Volume 14, Number 1, February 2023, pages 1-3


Biomarker Research in World Journal of Oncology

Kazuaki Takabea, b, c, d, e, f, g, Matthew G.K. Benescha

aDepartment of Surgical Oncology, Roswell Park Comprehensive Cancer Center, Buffalo, NY 14263, USA
bDepartment of Surgery, University at Buffalo Jacobs School of Medicine and Biomedical Sciences, The State University of New York, Buffalo, NY 14263, USA
cDepartment of Breast Surgery and Oncology, Tokyo Medical University, Tokyo 160-8402, Japan
dDepartment of Gastroenterological Surgery, Yokohama City University Graduate School of Medicine, Yokohama, Kanagawa 236-0004, Japan
eDepartment of Surgery, Niigata University Graduate School of Medical and Dental Sciences, Niigata, Japan
fDepartment of Breast Surgery, Fukushima Medical University, Fukushima, Japan
gCorresponding Author: Kazuaki Takabe, Roswell Park Comprehensive Cancer Center, Buffalo, NY 14263, USA

Manuscript submitted February 18, 2023, accepted February 21, 2023, published online February 26, 2023
Short title: Biomarker Research in World Journal of Oncology
doi: https://doi.org/10.14740/wjon1577

In this issue of World Journal of Oncology, Desai et al review carcinoembryonic antigen (CEA), carbohydrate antigen-19-9 (CA19-9), CA125, prostate surface antigen (PSA) and other cancer biomarkers [1], and Chen et al report vascular endothelial growth factor-C (VEGF-C) as a lung adenocarcinoma prognostic biomarker [2]. Biomarker research has gained such popularity during the last 30 years that the publication count on the topic increases exponentially every year. There were more than 74,000 publications in 2022 alone, and more than 1,100,000 manuscripts total with the keyword “biomarker” searchable in the PubMed database (searched February 2023). According to the United States National Cancer Institute, “biomarker” is defined as “A biological molecule found in blood, other body fluids, or tissues that is a sign of a normal or abnormal process, or of a condition or disease. A biomarker may be used to see how well the body responds to a treatment for a disease or condition.” As such, cancer biomarkers can be functionally classified into diagnostic (screening) biomarkers, prognostic biomarkers, and predictive biomarkers, where the latter two are the ones that most people presume when the word “biomarker” is used in the context of cancer management. It is important to note that prognostic biomarkers are associated with cancer outcomes, while predictive biomarkers discriminate response to therapy. For instance, cancer staging defined by the American Joint Committee on Cancer (AJCC) is a prognostic biomarker, such that patients with stage IV cancer have worse survival compared to the other stages. Chen et al claim that VEGF-C is a prognostic biomarker because they found that when its gene expression was low, it was associated with better overall survival in lung adenocarcinoma. One example of a predictive biomarker is programmed death-ligand 1 (PD-L1) expression because anti-PD1 immunotherapy targets that mechanism, although it is reported that some patients respond to the therapy even without detectable PD-L1 expression for unknown reasons. Purwanto et al reported in World Journal of Oncology that PD-L1 gene expression was associated with worse overall survival in Indonesian triple-negative breast cancer patients who did not receive anti-PD1 immunotherapy, and thus PD-L1 was evaluated as a prognostic biomarker in this case [3]. This finding was not replicated in Mexican women [4].

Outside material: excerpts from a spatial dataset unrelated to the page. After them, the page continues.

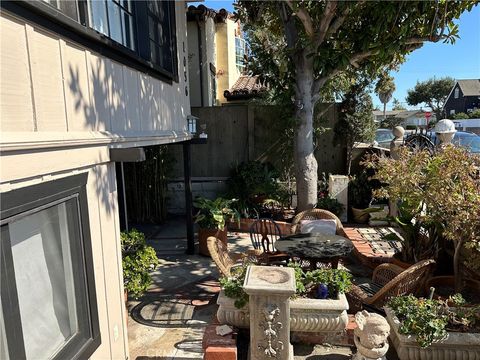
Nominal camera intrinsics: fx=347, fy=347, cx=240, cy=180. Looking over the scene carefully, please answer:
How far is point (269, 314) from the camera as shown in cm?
310

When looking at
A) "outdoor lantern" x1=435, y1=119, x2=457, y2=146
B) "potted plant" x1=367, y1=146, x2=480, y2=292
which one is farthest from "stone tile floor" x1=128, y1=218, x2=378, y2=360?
"outdoor lantern" x1=435, y1=119, x2=457, y2=146

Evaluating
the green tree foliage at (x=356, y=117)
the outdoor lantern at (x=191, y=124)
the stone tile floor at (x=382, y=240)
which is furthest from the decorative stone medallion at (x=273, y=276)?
the green tree foliage at (x=356, y=117)

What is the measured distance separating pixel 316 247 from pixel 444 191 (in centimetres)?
177

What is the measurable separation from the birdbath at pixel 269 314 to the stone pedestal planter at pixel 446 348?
116 centimetres

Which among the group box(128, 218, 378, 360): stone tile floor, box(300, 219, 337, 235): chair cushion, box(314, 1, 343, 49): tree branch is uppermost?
box(314, 1, 343, 49): tree branch

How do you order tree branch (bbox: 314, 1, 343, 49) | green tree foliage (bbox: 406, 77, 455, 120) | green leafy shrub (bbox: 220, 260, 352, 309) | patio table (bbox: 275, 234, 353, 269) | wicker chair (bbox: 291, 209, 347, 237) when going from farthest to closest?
green tree foliage (bbox: 406, 77, 455, 120) → wicker chair (bbox: 291, 209, 347, 237) → tree branch (bbox: 314, 1, 343, 49) → patio table (bbox: 275, 234, 353, 269) → green leafy shrub (bbox: 220, 260, 352, 309)

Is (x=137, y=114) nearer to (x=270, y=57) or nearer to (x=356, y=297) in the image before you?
(x=356, y=297)

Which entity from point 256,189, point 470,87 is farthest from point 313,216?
point 470,87

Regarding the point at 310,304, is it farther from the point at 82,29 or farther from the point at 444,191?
the point at 82,29

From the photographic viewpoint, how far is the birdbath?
3049 mm

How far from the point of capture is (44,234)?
7.51 ft

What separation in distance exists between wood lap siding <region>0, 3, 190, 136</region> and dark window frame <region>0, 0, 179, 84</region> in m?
0.05

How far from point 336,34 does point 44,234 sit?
21.2 ft

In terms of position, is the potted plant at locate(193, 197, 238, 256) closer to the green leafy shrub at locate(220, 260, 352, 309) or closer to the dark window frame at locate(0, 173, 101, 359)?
the green leafy shrub at locate(220, 260, 352, 309)
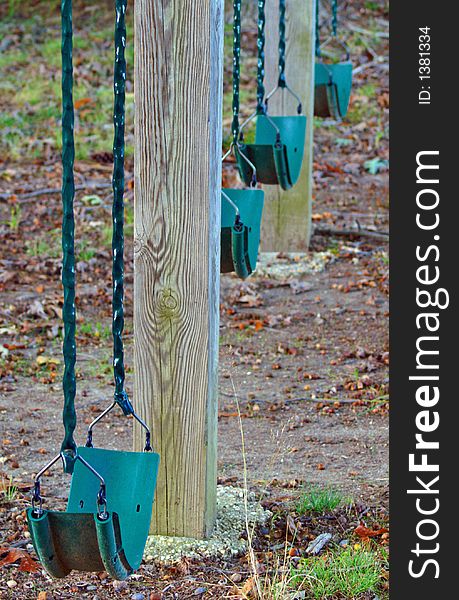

The expressions of breast cancer biomarkers such as the estrogen receptor and the human epidermal growth factor 2 (HER2) receptor determine whether the target therapies (hormonal therapy and anti-HER2 targeted therapy, respectively) are applicable, and therefore they are predictive biomarkers. Indeed, the distribution of these biomarkers in Nigerian women was reported by Adeniji et al [5], in Jamaican women by Copeland et al [6], and in Mexican women by Macari et al [7] in World Journal of Oncology. Estrogen receptor status is a critical predictive biomarker not only for hormonal therapies that directly interact with the receptor or its signaling, but for other targeted therapies such as cyclin-dependent kinase (CDK) 4 and 6 inhibitors that also have therapeutic effects only in this population [8, 9].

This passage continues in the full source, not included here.